In some places, I've found mentions that the "USB specs require VBUS sensing". Looking at the USB 2.0 specification, I've found these:

  • Section 7.1.5.1: The voltage source on the pull-up resistor must be derived from or controlled by the power supplied on the USB cable such that when V BUS is removed, the pull-up resistor does not supply current on the data line to which it is attached.
  • Section 7.2.1: They may not provide power to the pull-up resistor on D+/D- unless V BUS is present (see Section 7.1.5). When V BUS is removed, the device must remove power from the D+/D- pull-up resistor within 10 seconds.

So, how does this work without VBUS sensing? Here's my hypothesis:

  • When you set NOVBUSSENS, VBUS is assumed to be always present. This means that whenever the USB module is enabled, the DP pullup is also enabled, even when no USB cable is attached or the USB host is powered down.
  • When you attach the cable, or power up the USB host, it will see the (already present) pullup and immediately reset the device and start enumerating the device. This is how the STM32 can detect that a host is present.
  • When you detach the cable or power down the host, this is not properly detected by the STM32. I suspect it will notice that lack of activity (no more SOF frames), but AFAIK this looks like a suspend, so I suspect the STM32 will throw a suspend event rather than an end session?
  • When later a cable is re-attached (while the STM32 thinks it is still suspended), this will not be detected by the STM32 until the host resets the device and starts enumeration. Does the STM32 handle this gracefully?
  • When the host is powered down (or otherwise removes VBUS), the DP pullup remains enabled, violating the USB specification and possibly allowing current to flow into the USB host through the pullup.
  • This post  (about a NXP-chip) suggests you could get spurious USB interrupts due to floating D+/D- pins, but since D+ is pulled up this should never cause a reset condition, so I guess this does not really apply (maybe some extra power usage due to a toggling D-)?

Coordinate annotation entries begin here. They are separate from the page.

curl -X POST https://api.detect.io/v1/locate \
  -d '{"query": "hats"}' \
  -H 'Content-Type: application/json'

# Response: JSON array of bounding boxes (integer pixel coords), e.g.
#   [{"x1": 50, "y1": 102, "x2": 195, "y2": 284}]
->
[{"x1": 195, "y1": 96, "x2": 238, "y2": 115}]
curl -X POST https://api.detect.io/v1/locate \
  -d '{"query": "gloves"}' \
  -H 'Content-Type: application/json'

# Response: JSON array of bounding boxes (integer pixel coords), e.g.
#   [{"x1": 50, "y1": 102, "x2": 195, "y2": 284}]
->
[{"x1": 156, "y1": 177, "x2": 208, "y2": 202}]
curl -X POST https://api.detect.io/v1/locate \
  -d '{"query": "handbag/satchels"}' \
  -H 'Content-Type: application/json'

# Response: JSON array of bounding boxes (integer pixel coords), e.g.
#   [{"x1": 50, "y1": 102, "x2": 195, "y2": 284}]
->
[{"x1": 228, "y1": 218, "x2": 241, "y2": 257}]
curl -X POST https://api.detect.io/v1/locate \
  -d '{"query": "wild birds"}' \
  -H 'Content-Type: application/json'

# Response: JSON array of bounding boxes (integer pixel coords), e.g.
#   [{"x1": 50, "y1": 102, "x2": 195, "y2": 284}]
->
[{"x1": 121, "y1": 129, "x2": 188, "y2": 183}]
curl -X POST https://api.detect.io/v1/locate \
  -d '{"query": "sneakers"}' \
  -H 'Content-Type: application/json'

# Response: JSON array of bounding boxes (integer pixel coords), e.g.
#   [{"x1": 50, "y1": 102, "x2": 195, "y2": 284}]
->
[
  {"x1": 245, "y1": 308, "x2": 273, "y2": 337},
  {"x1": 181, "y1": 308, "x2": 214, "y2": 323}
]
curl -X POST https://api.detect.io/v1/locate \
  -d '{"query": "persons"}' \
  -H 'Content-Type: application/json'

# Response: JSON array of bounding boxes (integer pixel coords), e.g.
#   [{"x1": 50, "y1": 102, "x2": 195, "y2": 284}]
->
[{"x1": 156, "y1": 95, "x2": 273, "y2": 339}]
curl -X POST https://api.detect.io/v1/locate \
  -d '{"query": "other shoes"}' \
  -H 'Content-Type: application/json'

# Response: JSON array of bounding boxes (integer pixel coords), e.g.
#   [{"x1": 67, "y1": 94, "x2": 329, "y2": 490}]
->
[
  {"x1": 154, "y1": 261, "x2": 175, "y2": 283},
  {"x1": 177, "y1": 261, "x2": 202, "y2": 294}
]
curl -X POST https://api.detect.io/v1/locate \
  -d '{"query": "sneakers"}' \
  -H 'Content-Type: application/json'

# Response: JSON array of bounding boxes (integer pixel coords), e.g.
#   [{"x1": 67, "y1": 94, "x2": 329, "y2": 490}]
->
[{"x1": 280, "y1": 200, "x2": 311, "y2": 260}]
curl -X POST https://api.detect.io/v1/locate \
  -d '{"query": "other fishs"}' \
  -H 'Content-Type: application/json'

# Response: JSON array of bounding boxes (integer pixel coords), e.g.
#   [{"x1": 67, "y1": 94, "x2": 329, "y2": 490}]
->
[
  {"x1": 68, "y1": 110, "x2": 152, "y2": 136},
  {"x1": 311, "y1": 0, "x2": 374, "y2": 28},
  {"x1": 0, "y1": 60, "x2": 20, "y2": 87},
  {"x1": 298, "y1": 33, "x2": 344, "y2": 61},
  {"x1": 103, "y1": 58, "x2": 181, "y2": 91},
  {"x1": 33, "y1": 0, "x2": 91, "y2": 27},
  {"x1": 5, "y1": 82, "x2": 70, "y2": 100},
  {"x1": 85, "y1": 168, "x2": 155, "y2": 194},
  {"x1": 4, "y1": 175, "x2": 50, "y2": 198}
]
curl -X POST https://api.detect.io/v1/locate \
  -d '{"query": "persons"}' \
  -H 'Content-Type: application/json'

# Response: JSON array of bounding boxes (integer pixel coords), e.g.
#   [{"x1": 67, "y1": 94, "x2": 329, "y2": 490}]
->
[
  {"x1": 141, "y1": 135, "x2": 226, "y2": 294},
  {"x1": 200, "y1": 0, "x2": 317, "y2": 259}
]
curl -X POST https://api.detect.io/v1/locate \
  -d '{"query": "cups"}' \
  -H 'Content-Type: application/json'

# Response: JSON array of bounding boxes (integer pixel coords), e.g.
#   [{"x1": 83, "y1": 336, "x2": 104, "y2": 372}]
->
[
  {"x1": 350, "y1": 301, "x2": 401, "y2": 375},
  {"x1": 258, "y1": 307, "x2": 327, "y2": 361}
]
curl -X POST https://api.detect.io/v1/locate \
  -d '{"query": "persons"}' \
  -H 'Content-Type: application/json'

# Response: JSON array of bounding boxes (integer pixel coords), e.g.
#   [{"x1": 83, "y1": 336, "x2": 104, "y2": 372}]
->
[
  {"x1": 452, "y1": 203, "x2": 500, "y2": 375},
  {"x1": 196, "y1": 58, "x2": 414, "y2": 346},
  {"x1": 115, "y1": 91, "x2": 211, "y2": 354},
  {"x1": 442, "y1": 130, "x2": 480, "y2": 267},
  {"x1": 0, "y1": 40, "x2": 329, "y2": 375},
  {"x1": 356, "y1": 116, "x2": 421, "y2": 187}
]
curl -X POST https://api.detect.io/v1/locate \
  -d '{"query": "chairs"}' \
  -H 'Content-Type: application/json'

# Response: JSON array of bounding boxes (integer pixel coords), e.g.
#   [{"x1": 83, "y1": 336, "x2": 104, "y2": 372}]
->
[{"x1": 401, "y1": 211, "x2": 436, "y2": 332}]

Summarizing, the downside of not having VBUS sensing is that you can violate the spec and leave pullups enabled when not allowed, and you cannot properly detect when a cable is removed? Can someone confirm that this is a correct understanding?

Then, I wonder how the bootloader works without VBUS sensing. I assume like above, but the flowchart in AN2606 (for the STM32F40xx in section 26.1.2) has a "USB cable Detected" check. If that cannot use VBUS sensing, then what does it detect exactly? Does it check whether the host has sent a reset/enumeration request? This happens before the clock is configured (according to the flowchart), so (I assume) no actual communication can happen to detect the cable (but it seems that a reset condition by the host is just 10ms of driving DP and DM low, which is probably more than enough time to be detected and initialize the clock?).

2 REPLIES 2

> Summarizing, the downside of not having VBUS sensing is that you can violate the spec and leave pullups enabled when not allowed, and you cannot properly detect when a cable is removed?

> Can someone confirm that this is a correct understanding?

Yes.

The history of USB is a history of standard violation from all sides (and a not very well thought out standard to start with).

While the Synopsys machine (the OTG IP in the 'F4) attempts to offload some of the protocol to hardware, most of it is handled in software anyway. So it's up to you how do you handle reset/suspend etc. events (unless you deem the example implementation provided by Cube/CubeMX as an unpenetreable and perfect black box).

JW

Matthijs Kooijman
Associate III

Thanks. In that case I guess I'm going to connect VBUS after all, so I can detect cable presence while in my application. When running the ROM bootloader, this might cause a USB spec violation, but that should be rare and not really problematic, so that seems acceptable.